Overview
Evaluating LLM systems in production means measuring quality continuously with both offline test suites and online metrics, because a system that passed once will drift as inputs change and providers update models. The unit of evaluation is a task with a known-good outcome, scored automatically, gated in CI, and monitored live. This page is the ops view of evaluation; for the agent-quality methods see evaluation and for retrieval-specific metrics see rag-eval. Dated 2026-06; eval tooling is moving quickly.
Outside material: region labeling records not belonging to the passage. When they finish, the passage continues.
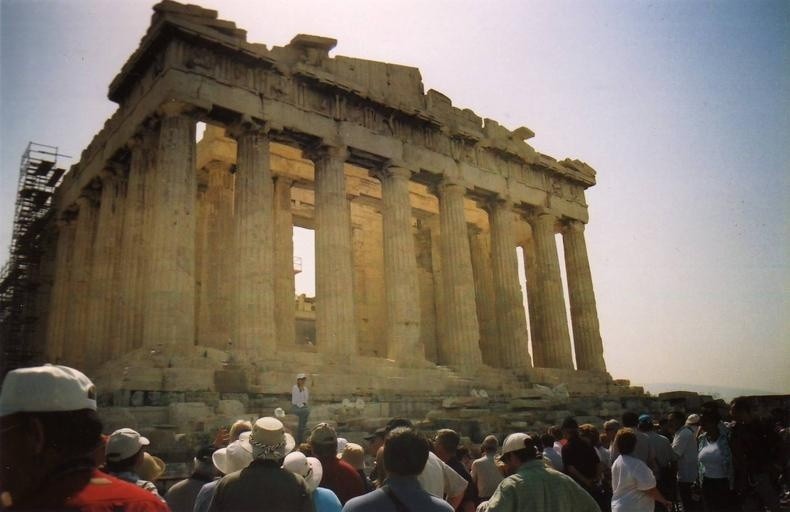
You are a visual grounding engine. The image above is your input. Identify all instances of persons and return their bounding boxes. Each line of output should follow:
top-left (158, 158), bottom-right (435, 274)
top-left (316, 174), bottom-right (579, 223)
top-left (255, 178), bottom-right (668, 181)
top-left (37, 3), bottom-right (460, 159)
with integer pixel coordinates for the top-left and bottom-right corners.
top-left (0, 364), bottom-right (169, 511)
top-left (769, 407), bottom-right (786, 497)
top-left (604, 419), bottom-right (619, 442)
top-left (635, 414), bottom-right (679, 510)
top-left (430, 428), bottom-right (477, 510)
top-left (478, 433), bottom-right (603, 512)
top-left (597, 433), bottom-right (610, 453)
top-left (195, 445), bottom-right (254, 510)
top-left (301, 422), bottom-right (364, 504)
top-left (292, 373), bottom-right (309, 440)
top-left (728, 395), bottom-right (776, 511)
top-left (211, 419), bottom-right (253, 448)
top-left (373, 443), bottom-right (388, 474)
top-left (161, 443), bottom-right (221, 511)
top-left (610, 431), bottom-right (673, 510)
top-left (344, 427), bottom-right (453, 512)
top-left (610, 412), bottom-right (658, 476)
top-left (333, 438), bottom-right (350, 462)
top-left (98, 428), bottom-right (163, 499)
top-left (576, 424), bottom-right (610, 474)
top-left (666, 412), bottom-right (700, 509)
top-left (699, 401), bottom-right (728, 450)
top-left (469, 436), bottom-right (509, 502)
top-left (386, 418), bottom-right (467, 512)
top-left (690, 418), bottom-right (734, 511)
top-left (281, 452), bottom-right (342, 512)
top-left (338, 443), bottom-right (368, 496)
top-left (210, 414), bottom-right (314, 511)
top-left (363, 429), bottom-right (391, 484)
top-left (659, 417), bottom-right (674, 442)
top-left (131, 450), bottom-right (166, 486)
top-left (559, 415), bottom-right (602, 496)
top-left (538, 432), bottom-right (562, 472)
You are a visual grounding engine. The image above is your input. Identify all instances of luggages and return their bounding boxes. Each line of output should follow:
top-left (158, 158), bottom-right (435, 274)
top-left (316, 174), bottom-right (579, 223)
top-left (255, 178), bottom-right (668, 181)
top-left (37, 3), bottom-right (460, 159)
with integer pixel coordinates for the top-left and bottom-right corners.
top-left (496, 432), bottom-right (539, 462)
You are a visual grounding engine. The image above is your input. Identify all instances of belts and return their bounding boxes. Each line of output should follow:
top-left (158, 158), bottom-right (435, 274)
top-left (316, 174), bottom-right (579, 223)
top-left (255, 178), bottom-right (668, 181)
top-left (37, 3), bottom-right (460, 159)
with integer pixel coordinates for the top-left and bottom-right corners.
top-left (477, 497), bottom-right (489, 500)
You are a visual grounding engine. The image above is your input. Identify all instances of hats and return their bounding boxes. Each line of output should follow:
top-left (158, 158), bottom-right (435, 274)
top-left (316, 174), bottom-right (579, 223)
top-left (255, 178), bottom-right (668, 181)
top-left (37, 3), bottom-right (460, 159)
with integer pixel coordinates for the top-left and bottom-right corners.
top-left (137, 451), bottom-right (168, 483)
top-left (105, 428), bottom-right (150, 464)
top-left (296, 372), bottom-right (309, 380)
top-left (238, 416), bottom-right (295, 461)
top-left (279, 450), bottom-right (323, 496)
top-left (483, 436), bottom-right (499, 450)
top-left (336, 443), bottom-right (369, 474)
top-left (335, 438), bottom-right (347, 459)
top-left (558, 416), bottom-right (576, 431)
top-left (196, 445), bottom-right (219, 463)
top-left (686, 413), bottom-right (702, 425)
top-left (363, 428), bottom-right (388, 439)
top-left (638, 413), bottom-right (652, 426)
top-left (213, 440), bottom-right (253, 476)
top-left (2, 363), bottom-right (100, 412)
top-left (307, 422), bottom-right (340, 446)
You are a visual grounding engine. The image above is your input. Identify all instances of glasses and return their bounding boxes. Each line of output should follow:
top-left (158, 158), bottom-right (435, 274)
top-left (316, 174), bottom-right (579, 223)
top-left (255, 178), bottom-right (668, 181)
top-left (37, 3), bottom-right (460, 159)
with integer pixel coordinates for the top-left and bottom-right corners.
top-left (603, 427), bottom-right (617, 431)
top-left (0, 423), bottom-right (27, 439)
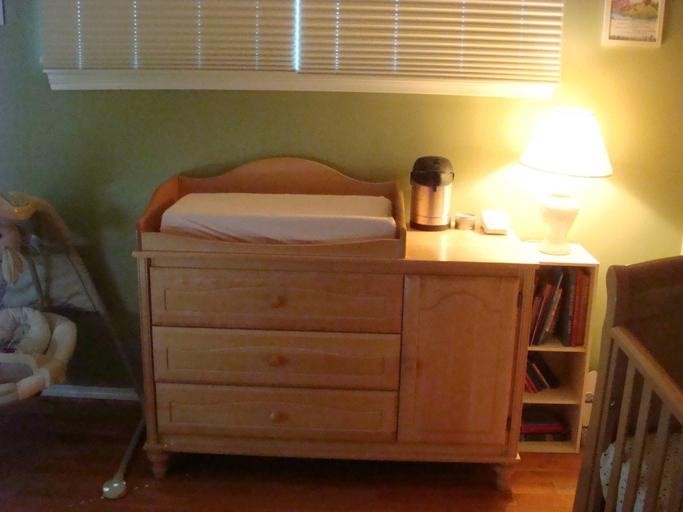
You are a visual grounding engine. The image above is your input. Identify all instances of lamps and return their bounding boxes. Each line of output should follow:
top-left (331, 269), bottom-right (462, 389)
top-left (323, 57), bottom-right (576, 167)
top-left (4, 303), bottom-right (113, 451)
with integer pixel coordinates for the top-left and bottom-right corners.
top-left (514, 87), bottom-right (613, 255)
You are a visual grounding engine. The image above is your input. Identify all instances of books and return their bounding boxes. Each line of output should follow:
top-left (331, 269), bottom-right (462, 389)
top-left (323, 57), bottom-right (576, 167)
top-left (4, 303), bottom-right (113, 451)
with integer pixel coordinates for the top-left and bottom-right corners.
top-left (518, 265), bottom-right (589, 443)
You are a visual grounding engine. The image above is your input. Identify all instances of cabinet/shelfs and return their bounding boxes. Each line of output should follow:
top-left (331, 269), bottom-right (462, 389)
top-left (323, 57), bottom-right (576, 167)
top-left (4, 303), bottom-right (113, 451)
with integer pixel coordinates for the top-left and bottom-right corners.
top-left (519, 241), bottom-right (597, 456)
top-left (132, 152), bottom-right (539, 496)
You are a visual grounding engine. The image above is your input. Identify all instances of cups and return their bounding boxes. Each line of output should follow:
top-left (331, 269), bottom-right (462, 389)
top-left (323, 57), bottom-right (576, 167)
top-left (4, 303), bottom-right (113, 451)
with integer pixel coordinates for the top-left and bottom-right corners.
top-left (455, 214), bottom-right (475, 230)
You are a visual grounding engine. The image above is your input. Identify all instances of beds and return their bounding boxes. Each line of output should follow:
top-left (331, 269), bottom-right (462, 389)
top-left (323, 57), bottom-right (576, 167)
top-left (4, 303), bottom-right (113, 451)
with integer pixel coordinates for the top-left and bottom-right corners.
top-left (569, 253), bottom-right (682, 512)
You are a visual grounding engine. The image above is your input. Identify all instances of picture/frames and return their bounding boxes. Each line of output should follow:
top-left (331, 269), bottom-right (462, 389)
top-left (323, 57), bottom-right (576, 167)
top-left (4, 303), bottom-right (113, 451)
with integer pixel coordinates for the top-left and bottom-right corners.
top-left (601, 1), bottom-right (668, 52)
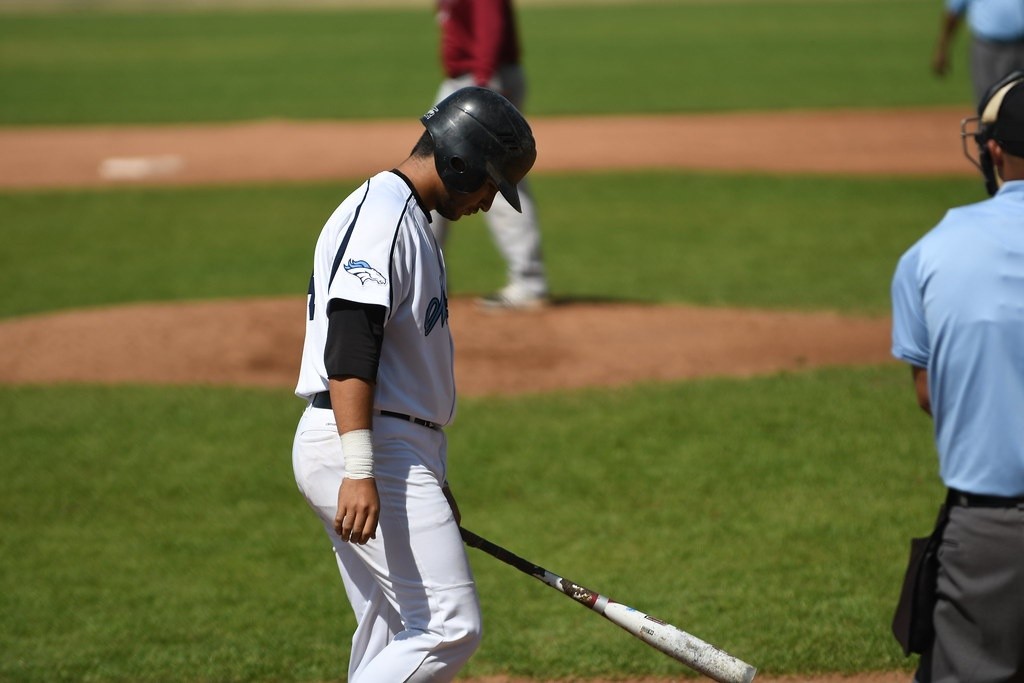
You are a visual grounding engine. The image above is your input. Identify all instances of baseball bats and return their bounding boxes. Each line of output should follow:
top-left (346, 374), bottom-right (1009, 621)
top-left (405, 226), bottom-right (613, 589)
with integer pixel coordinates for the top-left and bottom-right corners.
top-left (459, 526), bottom-right (757, 683)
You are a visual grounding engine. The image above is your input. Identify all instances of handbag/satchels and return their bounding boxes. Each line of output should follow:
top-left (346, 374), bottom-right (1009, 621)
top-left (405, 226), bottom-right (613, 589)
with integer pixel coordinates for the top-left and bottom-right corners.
top-left (890, 534), bottom-right (940, 657)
Build a golden set that mirrors real traffic
Curate a set of representative inputs with expected outputs or acceptance criteria, sampled from production logs, not invented. Include the hard cases: edge inputs, known failure modes, and adversarial prompts. The golden set is the regression suite; keep it under version control and grow it every time production surfaces a new failure. See golden-set and eval-set.
Gate releases offline in CI
Run the golden set on every prompt, model, or retrieval change and block the merge if the score regresses. Offline eval is fast, deterministic enough, and cheap. Treat it like a unit-test gate; see prompt-evals and llmops-best-practices.
Choose metrics that match the task
Pick the metric the task actually needs.
- Classification or extraction: exact match, F1 against ground-truth.
- Retrieval: recall@k, MRR, nDCG; see rag-eval.
- Open-ended generation: rubric scores via LLM-as-judge, plus faithfulness and hallucination-rate.
A single accuracy number hides the failure that matters; track per-category scores.
Calibrate LLM-as-judge against humans
LLM-as-judge scales open-ended scoring but drifts and is biased toward verbosity and its own style. Calibrate it on a human-labeled subset, measure judge-to-human agreement, and re-check when you change the judge model. An uncalibrated judge gives confident, wrong scores. See llm-as-judge.
Measure online what offline cannot
Offline evals miss real-user behavior. Track online signals: thumbs up/down, edit and regenerate rates, task completion, escalation to a human, and refusal rate. Sample live traffic back into the golden set. Pair with traces from llm-observability.
Catch regressions from model updates
A pinned model can still be deprecated, and a floating alias changes silently. Re-run the full golden set whenever you change the model id and on a schedule, so a provider-side change cannot regress production unnoticed. Pin model ids and version the eval results next to them.
Pitfalls
- Evaluating only on inputs the system already handles; the golden set must include failures.
- Trusting an uncalibrated LLM judge as ground truth.
- Shipping a model swap with no re-eval.
- Reporting one aggregate score that hides a regressed sub-category.